Agora, se há presunção de resolver o problema mente/corpo é, então, desse mesmo de que mente e corpo são perspectivas que se deverá esperar uma explicação. Mas, atente-se, será uma explicação que se descobre, não se constata. Constatá-la seria passar ao plano percipi, o que, por princípio, está interdito tratando-se de explicar, de forma consequente, o próprio percipere. Importa, por certo, acautelar-nos relativamente a esta circularidade viciosa, mas importa sobretudo não afectar o poder explicativo de uma descoberta simplesmente pelo facto de esta não poder ser constatada, i.e, dada de um modo ostensivo á experiência.

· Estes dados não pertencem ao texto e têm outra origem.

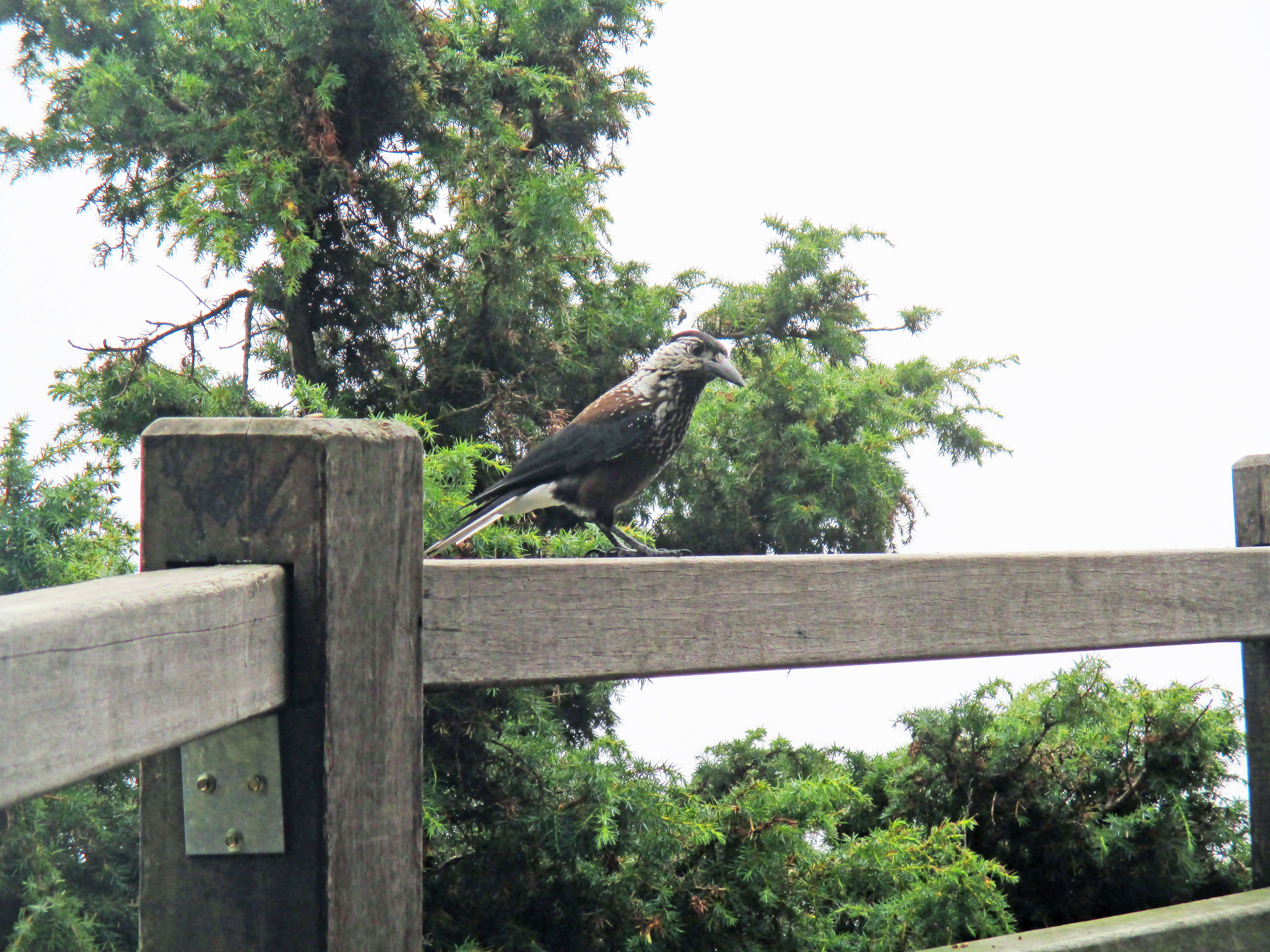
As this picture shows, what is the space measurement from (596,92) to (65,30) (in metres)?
1.50

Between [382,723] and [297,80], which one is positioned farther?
[297,80]

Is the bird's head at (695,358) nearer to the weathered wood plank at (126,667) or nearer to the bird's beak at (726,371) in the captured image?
the bird's beak at (726,371)

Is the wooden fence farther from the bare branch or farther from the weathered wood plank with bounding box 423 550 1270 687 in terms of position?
the bare branch

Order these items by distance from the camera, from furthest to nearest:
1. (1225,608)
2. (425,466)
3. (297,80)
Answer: (297,80) → (425,466) → (1225,608)

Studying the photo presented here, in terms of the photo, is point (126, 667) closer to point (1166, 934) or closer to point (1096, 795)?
point (1166, 934)

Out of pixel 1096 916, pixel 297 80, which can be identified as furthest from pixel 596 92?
pixel 1096 916

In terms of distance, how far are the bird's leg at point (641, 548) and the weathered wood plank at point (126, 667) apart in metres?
0.87

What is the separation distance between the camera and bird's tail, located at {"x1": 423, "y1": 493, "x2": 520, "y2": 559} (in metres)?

Para lá desta ideia de que o mental e o neural são perspectivas do mesmo, ideia que expressamos através do emprego da distinção esse/percipi (ser/ser percebido), a nossa tese assume uma designação mais particular, a saber, a de sobreveniência especial. Com esta especificação, procuramos demonstrar que o mental qua experienciado não sobrevém normalmente ao neural qua experienciado, mas apenas num sentido que qualificamos de especial. Trata-se de uma sobreveniência mais originária do que aquela que identificamos na natureza - a sobreveniência normal -, pois esta envolve apenas um dos planos percipi, o relativo á perspectiva na terceira pessoa, ou seja, apenas um dos dois planos de observação envolvidos na sobreveniência especial. O carácter mais originário desta explica por que razão, ao contrário da sobreveniência normal, não nos é possível reconduzir os correlata ao mesmo através de um procedimento de adopção de escalas intermédias, não sendo sequer possível encontrar entre os correlata experienciados um terceiro plano de observação. Donde, haver uma descontinuidade, no plano percipi, entre o neural e o mental; donde, não ser expectável encontrar uma continuidade explicativa nesse plano. Tal corresponderia a procurar explicar um dado "efeito" através de outro "efeito" concomitante, assumindo um como "causa" do outro. Nestes termos, o problema do mentalismo residirá em assumir por "causa" o mental e por efeito o "neural", ao passo que o do materialismo residirá em inverter esta "ordem causal". Ora, ambos estes posicionamentos condenam-se ao mistério a que conduz o argumento do hiato explicativo, justamente porque os termos que tomam em consideração relevam apenas do plano percipi, são apenas da ordem do que é experienciado, e também porque, enquanto experienciados, são termos que não dispõem de nenhuma continuidade. A haver continuidade, a haver uma "ordem causal" será no plano esse.